High shipping prices affect our business in a mixed way. While increasing GBV per transaction, and in some cases increasing Platform revenue per Transaction, higher prices likely decrease #Transactions, as some importers/exporters, especially SMBs, are price sensitive. As a result, lower prices typically lead to increased small business bookings.

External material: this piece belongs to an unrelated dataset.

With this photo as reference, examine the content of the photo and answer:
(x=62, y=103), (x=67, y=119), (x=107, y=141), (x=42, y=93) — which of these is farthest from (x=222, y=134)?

Operational issues also have a mixed approach on our Platform. On the one hand, any disruption to shipping patterns, due to trade wars, pandemics, strikes, weather, or wars, sends people looking for alternatives, which is good for a marketplace. On the other hand, disruptions negatively impact the overall Buyer experience on our Platform, even if the disruption is totally out of our control.

Rapidly Evolving Technologies

The software market, including the LogTech market, is characterized by rapid technological change, frequent new product introductions, and evolving industry standards, which is being accelerated through the increasing use of artificial intelligence (“AI”) and machine learning. Our future success depends on our ability to continue enhancing our products and services, including through AI integration, to meet rapidly evolving customer demands. As an example, due to increased usage of AI to augment internet search patterns, inbound user registration from smaller businesses may be adversely affected. While we continue to adapt our customer acquisition strategies to address these challenges, these trends could negatively impact our future growth, particularly our ability to attract new small business customers. To date, however, this trend has not materially impacted inbound patterns of qualified users, with inbound new business from small businesses remaining stable.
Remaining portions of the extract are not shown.